さて、昨日、オペラシティへ東京シティフィルの演奏会に出かけました。ハイドンの第44番ホ短調(小生の愛して止まない曲です)、モーツァルトの第40番ト短調(言わずと知れた超有名曲)、ベートーヴェンの第4番変ロ長調という古典派巨匠たちの三曲の交響曲が演奏されました。並べて聞くと、改めて三人の個性が浮き彫りになって楽しめました。故カルロス・クライバーが、天翔る馬のような颯爽たる指揮をしたベートーヴェンの第4交響曲と第7交響曲を並べた映像ディスクが残っていますが、この日の金聖響さんの指揮で聞いていると、第4交響曲は、確かに、第7交響曲とともに、クライバー好みの弾むようなリズムに特徴があるのがよくわかりました。
9月29日(火)曇りのち雨
左写真は、快晴の空に照り映え何となく哀感を感じる彼岸花、右写真は秋の木漏れ陽を浴びた自宅近くの鎌倉街道です。

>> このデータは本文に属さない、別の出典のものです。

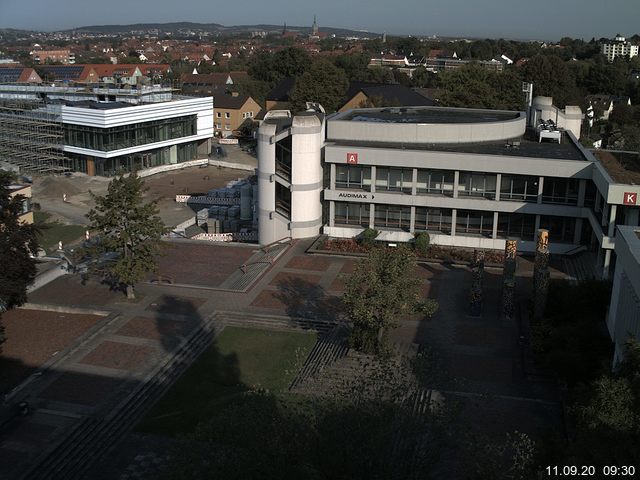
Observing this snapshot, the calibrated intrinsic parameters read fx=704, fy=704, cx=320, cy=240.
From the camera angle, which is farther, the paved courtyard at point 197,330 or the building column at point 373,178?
the building column at point 373,178

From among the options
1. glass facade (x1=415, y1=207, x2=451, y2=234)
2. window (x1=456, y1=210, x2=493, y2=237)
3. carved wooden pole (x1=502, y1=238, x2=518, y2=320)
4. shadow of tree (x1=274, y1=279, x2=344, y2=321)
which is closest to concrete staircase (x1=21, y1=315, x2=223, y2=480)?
shadow of tree (x1=274, y1=279, x2=344, y2=321)

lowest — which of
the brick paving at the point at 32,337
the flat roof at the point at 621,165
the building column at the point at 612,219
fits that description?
the brick paving at the point at 32,337

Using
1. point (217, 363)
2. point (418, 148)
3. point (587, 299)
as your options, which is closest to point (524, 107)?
point (418, 148)

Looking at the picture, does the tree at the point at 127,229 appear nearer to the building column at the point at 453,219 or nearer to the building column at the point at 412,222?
the building column at the point at 412,222

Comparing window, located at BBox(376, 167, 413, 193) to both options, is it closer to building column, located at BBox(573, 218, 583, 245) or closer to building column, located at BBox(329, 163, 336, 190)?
building column, located at BBox(329, 163, 336, 190)

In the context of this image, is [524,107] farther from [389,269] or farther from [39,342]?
[39,342]

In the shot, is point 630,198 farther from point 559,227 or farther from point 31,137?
point 31,137

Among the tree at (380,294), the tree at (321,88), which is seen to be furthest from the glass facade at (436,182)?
the tree at (321,88)
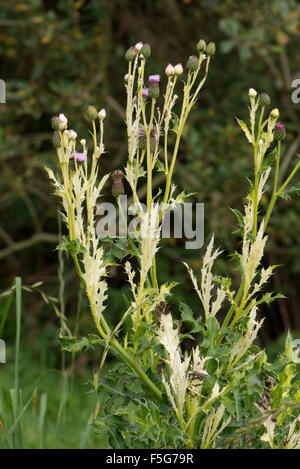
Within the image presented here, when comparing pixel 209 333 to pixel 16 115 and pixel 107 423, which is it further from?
pixel 16 115

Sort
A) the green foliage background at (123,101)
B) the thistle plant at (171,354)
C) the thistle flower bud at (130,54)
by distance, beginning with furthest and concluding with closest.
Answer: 1. the green foliage background at (123,101)
2. the thistle flower bud at (130,54)
3. the thistle plant at (171,354)

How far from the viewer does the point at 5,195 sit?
4703 mm

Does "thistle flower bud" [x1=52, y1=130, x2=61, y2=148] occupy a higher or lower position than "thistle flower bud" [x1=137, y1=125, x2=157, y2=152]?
lower

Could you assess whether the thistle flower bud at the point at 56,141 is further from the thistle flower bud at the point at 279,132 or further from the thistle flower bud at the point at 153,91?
the thistle flower bud at the point at 279,132

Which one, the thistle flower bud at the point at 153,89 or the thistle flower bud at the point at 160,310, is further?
the thistle flower bud at the point at 153,89

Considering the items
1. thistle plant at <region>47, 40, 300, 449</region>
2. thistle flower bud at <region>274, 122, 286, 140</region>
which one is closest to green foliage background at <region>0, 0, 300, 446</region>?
thistle flower bud at <region>274, 122, 286, 140</region>

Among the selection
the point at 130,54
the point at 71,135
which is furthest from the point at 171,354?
the point at 130,54

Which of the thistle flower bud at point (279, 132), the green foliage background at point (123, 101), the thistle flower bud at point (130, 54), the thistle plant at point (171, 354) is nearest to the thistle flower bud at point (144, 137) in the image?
the thistle plant at point (171, 354)

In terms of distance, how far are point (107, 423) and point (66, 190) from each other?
49 centimetres

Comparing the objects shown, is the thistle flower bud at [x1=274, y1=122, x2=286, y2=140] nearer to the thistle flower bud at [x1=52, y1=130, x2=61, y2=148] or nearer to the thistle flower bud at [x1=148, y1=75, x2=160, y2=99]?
the thistle flower bud at [x1=148, y1=75, x2=160, y2=99]

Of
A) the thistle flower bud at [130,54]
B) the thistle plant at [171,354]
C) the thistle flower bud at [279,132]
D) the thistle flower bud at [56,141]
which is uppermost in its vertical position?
the thistle flower bud at [130,54]

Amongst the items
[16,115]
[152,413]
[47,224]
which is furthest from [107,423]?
[47,224]

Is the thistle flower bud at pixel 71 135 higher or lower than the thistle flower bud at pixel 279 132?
lower
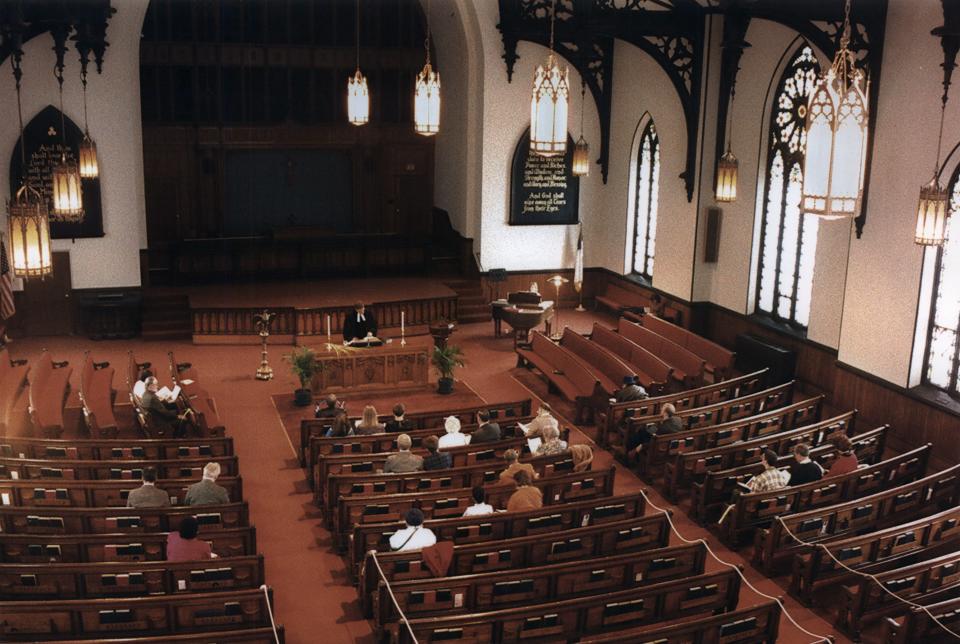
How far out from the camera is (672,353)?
1752cm

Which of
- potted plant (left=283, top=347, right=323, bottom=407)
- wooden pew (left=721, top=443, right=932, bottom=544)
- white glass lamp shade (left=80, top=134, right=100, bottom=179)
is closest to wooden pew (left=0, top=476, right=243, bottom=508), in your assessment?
potted plant (left=283, top=347, right=323, bottom=407)

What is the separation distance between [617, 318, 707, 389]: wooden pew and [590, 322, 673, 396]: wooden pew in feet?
0.78

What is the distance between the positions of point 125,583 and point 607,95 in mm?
16909

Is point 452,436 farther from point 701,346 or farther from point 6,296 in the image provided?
point 6,296

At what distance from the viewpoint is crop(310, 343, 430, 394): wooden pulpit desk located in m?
17.0

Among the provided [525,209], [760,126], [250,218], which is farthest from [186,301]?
[760,126]

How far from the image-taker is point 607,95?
891 inches

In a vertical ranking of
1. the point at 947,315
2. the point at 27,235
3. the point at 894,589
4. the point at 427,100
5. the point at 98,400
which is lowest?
the point at 894,589

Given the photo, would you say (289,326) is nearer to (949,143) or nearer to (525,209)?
(525,209)

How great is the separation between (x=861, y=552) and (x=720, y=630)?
2.91 metres

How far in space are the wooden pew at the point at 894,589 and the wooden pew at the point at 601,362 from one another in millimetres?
6387

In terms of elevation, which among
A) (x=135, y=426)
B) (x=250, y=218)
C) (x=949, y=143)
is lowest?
(x=135, y=426)

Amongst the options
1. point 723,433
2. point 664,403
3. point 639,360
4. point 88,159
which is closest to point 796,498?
point 723,433

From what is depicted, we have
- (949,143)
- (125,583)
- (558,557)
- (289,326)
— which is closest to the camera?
(125,583)
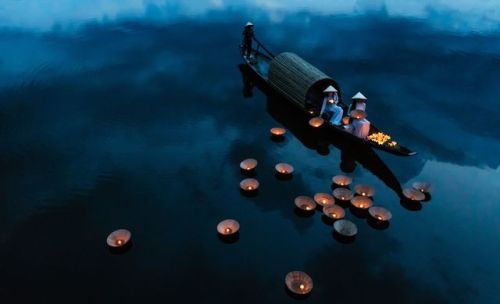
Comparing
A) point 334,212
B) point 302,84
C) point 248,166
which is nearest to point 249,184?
point 248,166

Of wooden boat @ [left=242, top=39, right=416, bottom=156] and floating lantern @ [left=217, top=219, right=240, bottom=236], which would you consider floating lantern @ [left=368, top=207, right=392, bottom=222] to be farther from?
floating lantern @ [left=217, top=219, right=240, bottom=236]

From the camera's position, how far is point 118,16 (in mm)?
45344

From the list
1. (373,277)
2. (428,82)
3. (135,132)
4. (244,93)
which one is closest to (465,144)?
(428,82)

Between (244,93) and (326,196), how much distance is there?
1473 centimetres

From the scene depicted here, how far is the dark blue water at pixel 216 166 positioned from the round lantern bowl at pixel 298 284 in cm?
64

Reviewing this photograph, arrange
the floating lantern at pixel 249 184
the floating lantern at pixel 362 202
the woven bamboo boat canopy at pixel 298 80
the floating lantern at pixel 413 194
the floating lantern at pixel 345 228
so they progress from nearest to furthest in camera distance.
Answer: the floating lantern at pixel 345 228 < the floating lantern at pixel 362 202 < the floating lantern at pixel 413 194 < the floating lantern at pixel 249 184 < the woven bamboo boat canopy at pixel 298 80

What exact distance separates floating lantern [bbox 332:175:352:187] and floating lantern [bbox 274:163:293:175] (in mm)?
2625

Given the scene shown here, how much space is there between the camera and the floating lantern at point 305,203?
19.6m

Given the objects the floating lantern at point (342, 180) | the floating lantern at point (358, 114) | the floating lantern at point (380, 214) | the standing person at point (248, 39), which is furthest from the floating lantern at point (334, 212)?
the standing person at point (248, 39)

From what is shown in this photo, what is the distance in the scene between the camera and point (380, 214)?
19125 millimetres

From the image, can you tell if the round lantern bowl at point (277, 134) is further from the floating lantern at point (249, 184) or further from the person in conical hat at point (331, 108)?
the floating lantern at point (249, 184)

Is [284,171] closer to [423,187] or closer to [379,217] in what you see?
[379,217]

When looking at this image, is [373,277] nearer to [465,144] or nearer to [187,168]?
[187,168]

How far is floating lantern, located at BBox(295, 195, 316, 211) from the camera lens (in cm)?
1958
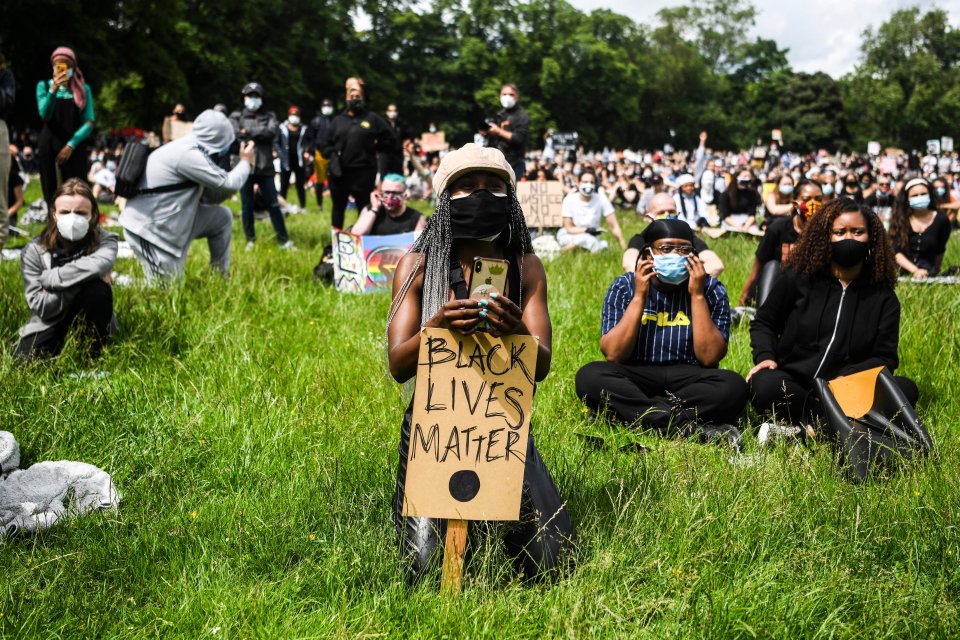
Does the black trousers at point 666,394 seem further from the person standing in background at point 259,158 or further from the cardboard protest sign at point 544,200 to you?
the cardboard protest sign at point 544,200

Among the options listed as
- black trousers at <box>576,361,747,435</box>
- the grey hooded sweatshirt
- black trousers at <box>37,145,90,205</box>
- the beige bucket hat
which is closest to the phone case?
the beige bucket hat

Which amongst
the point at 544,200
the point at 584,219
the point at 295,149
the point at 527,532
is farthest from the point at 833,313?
the point at 295,149

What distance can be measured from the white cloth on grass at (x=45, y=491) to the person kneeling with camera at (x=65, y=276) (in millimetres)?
1615

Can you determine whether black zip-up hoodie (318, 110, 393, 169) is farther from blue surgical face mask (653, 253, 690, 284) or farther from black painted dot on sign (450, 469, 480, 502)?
black painted dot on sign (450, 469, 480, 502)

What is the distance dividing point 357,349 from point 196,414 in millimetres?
1571

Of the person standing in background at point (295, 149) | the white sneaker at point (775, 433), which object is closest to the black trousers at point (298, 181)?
the person standing in background at point (295, 149)

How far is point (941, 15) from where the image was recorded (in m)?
82.8

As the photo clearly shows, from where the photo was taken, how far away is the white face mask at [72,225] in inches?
212

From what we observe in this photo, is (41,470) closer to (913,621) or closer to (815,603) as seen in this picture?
(815,603)

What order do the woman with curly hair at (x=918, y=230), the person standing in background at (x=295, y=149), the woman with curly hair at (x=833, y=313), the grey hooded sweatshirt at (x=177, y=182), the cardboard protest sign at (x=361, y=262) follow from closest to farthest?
the woman with curly hair at (x=833, y=313), the grey hooded sweatshirt at (x=177, y=182), the cardboard protest sign at (x=361, y=262), the woman with curly hair at (x=918, y=230), the person standing in background at (x=295, y=149)

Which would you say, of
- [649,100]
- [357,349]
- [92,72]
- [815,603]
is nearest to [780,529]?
[815,603]

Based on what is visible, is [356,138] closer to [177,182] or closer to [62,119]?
[62,119]

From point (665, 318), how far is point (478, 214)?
2.46m

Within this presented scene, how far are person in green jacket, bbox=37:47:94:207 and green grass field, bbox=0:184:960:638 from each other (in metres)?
4.33
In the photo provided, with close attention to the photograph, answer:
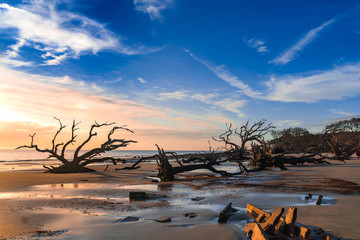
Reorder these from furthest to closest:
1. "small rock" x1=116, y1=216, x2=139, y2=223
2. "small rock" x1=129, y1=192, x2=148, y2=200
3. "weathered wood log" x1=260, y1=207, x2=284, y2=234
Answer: "small rock" x1=129, y1=192, x2=148, y2=200 → "small rock" x1=116, y1=216, x2=139, y2=223 → "weathered wood log" x1=260, y1=207, x2=284, y2=234

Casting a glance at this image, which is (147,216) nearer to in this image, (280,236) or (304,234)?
(280,236)

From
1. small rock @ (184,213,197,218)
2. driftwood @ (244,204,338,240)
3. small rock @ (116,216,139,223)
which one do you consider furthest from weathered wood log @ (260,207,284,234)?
small rock @ (116,216,139,223)

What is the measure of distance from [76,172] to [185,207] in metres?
14.3

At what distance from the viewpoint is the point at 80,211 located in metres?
6.06

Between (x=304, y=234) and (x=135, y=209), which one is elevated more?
(x=304, y=234)

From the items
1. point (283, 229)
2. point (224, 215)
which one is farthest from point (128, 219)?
point (283, 229)

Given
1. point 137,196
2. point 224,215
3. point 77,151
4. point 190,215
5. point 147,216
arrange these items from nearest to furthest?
point 224,215
point 190,215
point 147,216
point 137,196
point 77,151

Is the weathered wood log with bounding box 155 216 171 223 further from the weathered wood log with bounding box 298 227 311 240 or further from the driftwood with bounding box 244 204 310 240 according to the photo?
the weathered wood log with bounding box 298 227 311 240

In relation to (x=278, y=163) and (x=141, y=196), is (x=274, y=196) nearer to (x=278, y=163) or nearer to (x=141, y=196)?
(x=141, y=196)

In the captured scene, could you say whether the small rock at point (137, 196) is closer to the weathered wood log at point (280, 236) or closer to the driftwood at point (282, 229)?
the driftwood at point (282, 229)

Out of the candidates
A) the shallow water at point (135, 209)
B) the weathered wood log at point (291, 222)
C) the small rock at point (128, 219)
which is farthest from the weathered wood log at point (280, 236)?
the small rock at point (128, 219)

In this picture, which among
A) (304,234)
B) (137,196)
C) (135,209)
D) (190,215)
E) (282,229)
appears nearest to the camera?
(304,234)

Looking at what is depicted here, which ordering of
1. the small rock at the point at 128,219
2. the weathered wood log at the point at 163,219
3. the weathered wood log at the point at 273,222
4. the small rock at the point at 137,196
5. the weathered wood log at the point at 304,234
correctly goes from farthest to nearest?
the small rock at the point at 137,196 < the small rock at the point at 128,219 < the weathered wood log at the point at 163,219 < the weathered wood log at the point at 273,222 < the weathered wood log at the point at 304,234

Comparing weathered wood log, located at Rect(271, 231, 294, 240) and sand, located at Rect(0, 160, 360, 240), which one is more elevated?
weathered wood log, located at Rect(271, 231, 294, 240)
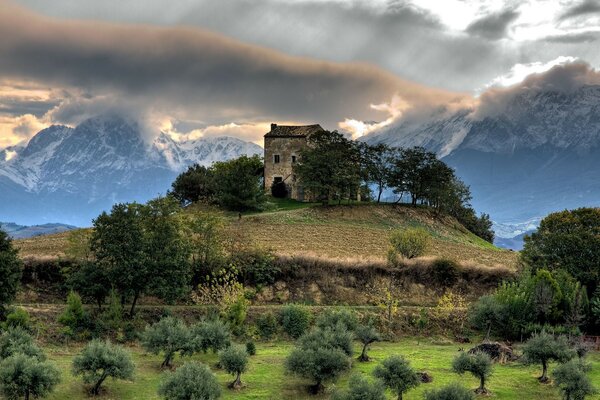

秋の連休、いかがお過ごしでしたか? 小生は、家族で箱根へ一泊で出かけたのと、若く優秀な研究者たちや経済・行政の実務家たちが集まる勉強会に出席したほかはのんびり過ごしました。その勉強会は「政権交代」が主題で、小生が知らない様々な政治・行政の裏面を学ぶことができ、有意義なものでした。その雰囲気に触発されて民主党政権印象記を記しましたのでご覧下さい。小生は必ずしも民主党を強く支持しているわけではなく、そのマニュフェストもあまりに「生活者」に媚びた内容で好きになれませんが、とにかく政権交代で政治の雰囲気が変わったことは感じさせてくれます。願はくは、メディアが些末なことであまり早くに足を引っ張らないで欲しいですね。日経新聞が赤字になったことに象徴されるように、新聞・テレビなど既存のメディア産業自体が構造的に衰退しつつありますが、大向こうの受けばかり狙って報道の質を下げないで欲しいと願うばかりです。
10月12日(月・祝)快晴
きょうは体育の日らしい好天でした。下の写真も秋の一コマです。さて、先週は、月曜日に千駄ヶ谷の国立能楽堂での「能楽研鑽会」に、金曜日に新大久保の日本福音ルーテル協会で催された「モーツァルト・アカデミー・トウキョウ(MAT)」の演奏会に出かけました。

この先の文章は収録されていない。